Still, one can perhaps forgive the Indians for the pleasure they are taking in this situation. For years, the United States has been lecturing them on everything from their own cases of voting fraud to their questionable human-rights record in Kashmir, to their decision to conduct tests on nuclear weapons in 1998. The United States suggested that India unlike, ahem, the United States forego development of nuclear weapons. India responded that it could handle its own security needs without nags from the United States butting in. Coming from a country that measures its life in the hundreds of years to a country whose origins date back thousands of years, all this advice is no doubt a little hard to take.

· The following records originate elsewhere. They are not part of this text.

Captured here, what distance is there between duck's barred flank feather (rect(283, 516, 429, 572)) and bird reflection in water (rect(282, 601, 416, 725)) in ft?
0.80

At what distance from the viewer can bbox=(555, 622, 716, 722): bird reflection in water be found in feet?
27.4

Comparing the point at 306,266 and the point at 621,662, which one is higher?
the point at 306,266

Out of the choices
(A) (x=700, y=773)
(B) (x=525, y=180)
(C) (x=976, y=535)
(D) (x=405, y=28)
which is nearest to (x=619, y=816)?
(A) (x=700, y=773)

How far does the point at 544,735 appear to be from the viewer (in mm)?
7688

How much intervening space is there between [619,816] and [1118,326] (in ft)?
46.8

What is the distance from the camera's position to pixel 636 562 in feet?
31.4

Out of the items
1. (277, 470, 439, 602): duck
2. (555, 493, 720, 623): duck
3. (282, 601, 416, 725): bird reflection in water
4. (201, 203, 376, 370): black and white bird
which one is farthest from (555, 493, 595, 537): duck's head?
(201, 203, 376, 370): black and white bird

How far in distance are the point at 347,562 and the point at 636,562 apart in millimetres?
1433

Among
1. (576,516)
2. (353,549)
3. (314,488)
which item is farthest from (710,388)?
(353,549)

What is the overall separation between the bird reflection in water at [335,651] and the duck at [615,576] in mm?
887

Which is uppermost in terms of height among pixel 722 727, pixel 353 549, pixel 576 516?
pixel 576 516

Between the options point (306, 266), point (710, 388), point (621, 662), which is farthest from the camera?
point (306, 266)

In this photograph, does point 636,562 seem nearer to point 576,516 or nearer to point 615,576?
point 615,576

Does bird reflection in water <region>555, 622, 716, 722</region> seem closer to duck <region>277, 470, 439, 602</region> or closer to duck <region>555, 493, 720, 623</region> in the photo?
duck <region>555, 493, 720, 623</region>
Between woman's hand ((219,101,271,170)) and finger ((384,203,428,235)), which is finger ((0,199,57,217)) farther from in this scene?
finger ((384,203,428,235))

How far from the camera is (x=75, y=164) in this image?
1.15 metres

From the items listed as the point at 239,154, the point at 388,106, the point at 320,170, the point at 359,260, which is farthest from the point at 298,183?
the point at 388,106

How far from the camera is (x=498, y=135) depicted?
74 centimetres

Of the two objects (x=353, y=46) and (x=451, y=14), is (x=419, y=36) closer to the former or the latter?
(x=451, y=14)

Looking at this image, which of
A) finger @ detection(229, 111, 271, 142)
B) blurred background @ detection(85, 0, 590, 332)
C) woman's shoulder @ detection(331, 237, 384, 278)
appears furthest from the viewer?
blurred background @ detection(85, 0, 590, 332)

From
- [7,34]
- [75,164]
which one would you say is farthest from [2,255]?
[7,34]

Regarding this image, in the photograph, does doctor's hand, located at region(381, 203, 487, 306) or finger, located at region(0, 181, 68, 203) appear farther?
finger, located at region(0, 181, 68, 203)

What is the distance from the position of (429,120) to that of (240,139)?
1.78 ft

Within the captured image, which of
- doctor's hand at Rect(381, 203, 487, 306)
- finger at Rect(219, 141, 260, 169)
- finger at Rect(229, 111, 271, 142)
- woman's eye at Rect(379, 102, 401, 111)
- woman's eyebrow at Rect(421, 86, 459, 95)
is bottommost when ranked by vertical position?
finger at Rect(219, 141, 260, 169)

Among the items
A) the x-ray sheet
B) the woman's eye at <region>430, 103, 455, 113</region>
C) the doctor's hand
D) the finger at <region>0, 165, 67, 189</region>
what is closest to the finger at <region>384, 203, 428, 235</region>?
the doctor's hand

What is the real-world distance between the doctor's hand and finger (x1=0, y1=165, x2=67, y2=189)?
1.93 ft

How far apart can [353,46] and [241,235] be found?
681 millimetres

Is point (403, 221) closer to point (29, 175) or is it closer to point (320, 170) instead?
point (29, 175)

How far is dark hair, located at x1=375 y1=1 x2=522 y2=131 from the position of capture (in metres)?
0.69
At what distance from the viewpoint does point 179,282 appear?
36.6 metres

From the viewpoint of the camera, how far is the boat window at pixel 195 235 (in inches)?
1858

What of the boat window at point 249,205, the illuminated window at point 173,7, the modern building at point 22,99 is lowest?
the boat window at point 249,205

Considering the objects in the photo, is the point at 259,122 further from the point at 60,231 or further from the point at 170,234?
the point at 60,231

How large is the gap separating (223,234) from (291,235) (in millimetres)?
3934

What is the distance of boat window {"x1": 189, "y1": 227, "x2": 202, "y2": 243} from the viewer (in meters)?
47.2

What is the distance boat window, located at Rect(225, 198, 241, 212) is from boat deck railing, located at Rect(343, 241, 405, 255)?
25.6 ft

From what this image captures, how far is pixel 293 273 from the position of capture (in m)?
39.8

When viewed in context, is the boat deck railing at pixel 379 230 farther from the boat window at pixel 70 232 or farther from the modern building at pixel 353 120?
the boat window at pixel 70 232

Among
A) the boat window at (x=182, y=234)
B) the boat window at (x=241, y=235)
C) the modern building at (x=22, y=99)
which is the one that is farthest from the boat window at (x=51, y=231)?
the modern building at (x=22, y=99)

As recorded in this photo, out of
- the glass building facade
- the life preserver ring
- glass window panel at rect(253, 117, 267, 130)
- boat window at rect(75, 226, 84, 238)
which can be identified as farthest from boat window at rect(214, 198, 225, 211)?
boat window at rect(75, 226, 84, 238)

These policy differences notwithstanding, one can hardly overestimate the accomplishments of modern India. Its great feat has been to take approximately one-sixth of the world's population, along with its roughly 40 major languages and hundreds of dialects and to make of them a coherent, if occasionally bewildering, political entity and world power.
To appreciate the measure of the task, try using an Indian highway, a two-lane metaphor for life in this country: They are crowded, chaotic and dangerous. Both literally and figuratively, there are few if any guardrails here and a reluctance to use safety precautions like helmets and safety belts that most Americans take for granted. Most Indians also seem to prefer driving in the middle of the road, a fine place to be politically, but something less than a great strategy when a truck coming the other direction has the same idea. The rule of the road here is survival of the biggest. If the vehicle coming toward you is bigger than yours is, it's up to you to get out of the way.
Still, most Indians believe in reincarnation; they drive accordingly. Here, white lines dividing lanes fall into the category of helpful hints rather than strict regulations. About the only guidance available to Indian drivers is the car horn, which they tend to use as often as other people might breathe. Throw into this congestion a stray but sacred cow that wanders out into the median, goats, rickshaws, pedestrians and speed bumps and you have the making of carnage. Passing on blind curves and hills is a routine event, except perhaps to first-time, white-knuckled riders. The "Lonely Planet" guidebook series reports that there are 70,000 road deaths a year in India, well more than the 43,000 road fatalities in the United States. What's interesting is that the United States has roughly 20 times the number of vehicles.
There is historical precedent for such suicidal stubbornness in the Indian state of Rajasthan, west of Delhi in northern India. Guidebooks say the famed Rajput warriors who once made it their home had a dim view of surrender. Rather than give in to foes, they rode out to certain death at the hands of their enemies while their women and children immolated themselves on a huge funeral pyre. It happened not once but many times.
Such is the heritage of the people that India must manage into the next millennium. Whoever the next president of the United States may be, he should want to keep them on his side.